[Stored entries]
--- Begin ---
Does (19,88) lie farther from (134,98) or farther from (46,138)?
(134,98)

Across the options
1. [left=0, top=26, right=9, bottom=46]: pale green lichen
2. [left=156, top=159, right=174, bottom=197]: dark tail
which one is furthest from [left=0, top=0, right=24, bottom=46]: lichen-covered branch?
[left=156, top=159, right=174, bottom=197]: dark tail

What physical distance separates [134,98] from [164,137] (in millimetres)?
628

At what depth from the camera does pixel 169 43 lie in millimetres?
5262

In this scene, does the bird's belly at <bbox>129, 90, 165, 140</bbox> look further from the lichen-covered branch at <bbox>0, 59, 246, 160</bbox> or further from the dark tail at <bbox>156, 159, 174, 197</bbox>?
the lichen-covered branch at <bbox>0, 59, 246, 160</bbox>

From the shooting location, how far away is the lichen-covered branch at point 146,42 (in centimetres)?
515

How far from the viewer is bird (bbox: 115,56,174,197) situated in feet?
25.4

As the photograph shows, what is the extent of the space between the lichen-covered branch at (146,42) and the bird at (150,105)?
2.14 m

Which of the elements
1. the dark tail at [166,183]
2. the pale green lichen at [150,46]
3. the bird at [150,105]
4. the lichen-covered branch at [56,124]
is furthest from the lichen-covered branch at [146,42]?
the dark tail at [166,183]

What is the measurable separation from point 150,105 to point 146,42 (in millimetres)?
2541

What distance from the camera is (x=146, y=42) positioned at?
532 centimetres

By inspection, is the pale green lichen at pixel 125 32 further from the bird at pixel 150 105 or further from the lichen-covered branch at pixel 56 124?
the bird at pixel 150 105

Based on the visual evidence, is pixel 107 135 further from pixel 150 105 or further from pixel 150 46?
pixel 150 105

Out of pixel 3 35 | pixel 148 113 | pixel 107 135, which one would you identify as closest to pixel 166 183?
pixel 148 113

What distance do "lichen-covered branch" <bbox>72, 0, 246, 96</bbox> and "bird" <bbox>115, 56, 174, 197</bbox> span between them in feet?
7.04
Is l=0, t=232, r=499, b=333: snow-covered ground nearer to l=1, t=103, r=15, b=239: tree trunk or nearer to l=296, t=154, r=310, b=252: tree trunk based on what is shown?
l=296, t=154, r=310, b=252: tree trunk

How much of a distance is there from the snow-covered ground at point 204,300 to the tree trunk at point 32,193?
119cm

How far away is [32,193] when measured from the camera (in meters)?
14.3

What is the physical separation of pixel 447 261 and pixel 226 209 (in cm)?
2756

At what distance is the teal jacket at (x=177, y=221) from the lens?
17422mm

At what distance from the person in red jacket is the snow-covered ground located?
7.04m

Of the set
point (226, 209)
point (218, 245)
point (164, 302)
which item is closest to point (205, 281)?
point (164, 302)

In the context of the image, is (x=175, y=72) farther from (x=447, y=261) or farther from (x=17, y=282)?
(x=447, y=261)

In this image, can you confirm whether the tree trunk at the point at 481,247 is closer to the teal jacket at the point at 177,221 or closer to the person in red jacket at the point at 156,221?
--- End ---
(EXERCISE DESCRIPTION)
Copy out the full listing above character for character, from its first line through its last.

(ANSWER IN FULL)
Does (19,88) lie farther from (134,98) or farther from (46,138)?
(134,98)

Across the options
1. [left=0, top=26, right=9, bottom=46]: pale green lichen
2. [left=156, top=159, right=174, bottom=197]: dark tail
which one is furthest from [left=0, top=0, right=24, bottom=46]: lichen-covered branch?
[left=156, top=159, right=174, bottom=197]: dark tail

What physical distance separates [134,98] from [164,137] (in millimetres)?
628

At what depth from the camera does pixel 169 43 lie in millimetres?
5262

In this scene, does the bird's belly at <bbox>129, 90, 165, 140</bbox> look further from the lichen-covered branch at <bbox>0, 59, 246, 160</bbox> or further from the dark tail at <bbox>156, 159, 174, 197</bbox>?
the lichen-covered branch at <bbox>0, 59, 246, 160</bbox>

From the shooting location, how far away is the lichen-covered branch at point 146,42 (in centimetres)?
515

How far from the viewer is bird (bbox: 115,56,174,197) situated in feet?
25.4

As the photograph shows, what is the extent of the space between the lichen-covered branch at (146,42) and the bird at (150,105)?
2.14 m

Which of the elements
1. the dark tail at [166,183]
2. the pale green lichen at [150,46]
3. the bird at [150,105]
4. the lichen-covered branch at [56,124]
is furthest from the lichen-covered branch at [146,42]?
the dark tail at [166,183]

What is the measurable separation from point 150,105 to point 146,42 (in millimetres)?
2541

What distance from the camera is (x=146, y=42) positioned at?
532 centimetres

By inspection, is the pale green lichen at pixel 125 32 further from the bird at pixel 150 105 or further from the lichen-covered branch at pixel 56 124?
the bird at pixel 150 105

Based on the visual evidence, is pixel 107 135 further from pixel 150 105 or further from pixel 150 46?
pixel 150 105

Out of pixel 3 35 | pixel 148 113 | pixel 107 135, which one would you identify as closest to pixel 166 183?
pixel 148 113

What distance do "lichen-covered branch" <bbox>72, 0, 246, 96</bbox> and "bird" <bbox>115, 56, 174, 197</bbox> span between them in feet?
7.04
Is l=0, t=232, r=499, b=333: snow-covered ground nearer to l=1, t=103, r=15, b=239: tree trunk or nearer to l=296, t=154, r=310, b=252: tree trunk based on what is shown?
l=296, t=154, r=310, b=252: tree trunk

How much of a distance is there from the snow-covered ground at point 204,300 to the tree trunk at point 32,193?
119cm

How far away is [32,193] when measured from the camera (in meters)?
14.3

What is the physical separation of pixel 447 261 and pixel 226 209 (in cm)?
2756

At what distance is the teal jacket at (x=177, y=221) from the lens?
17422mm

At what distance from the person in red jacket is the snow-covered ground located?
7.04m

Of the set
point (226, 209)
point (218, 245)
point (164, 302)
which item is closest to point (205, 281)?
point (164, 302)

In the context of the image, is (x=175, y=72) farther from (x=447, y=261) or farther from (x=17, y=282)?
(x=447, y=261)

In this image, can you confirm whether the tree trunk at the point at 481,247 is closer to the teal jacket at the point at 177,221 or closer to the person in red jacket at the point at 156,221?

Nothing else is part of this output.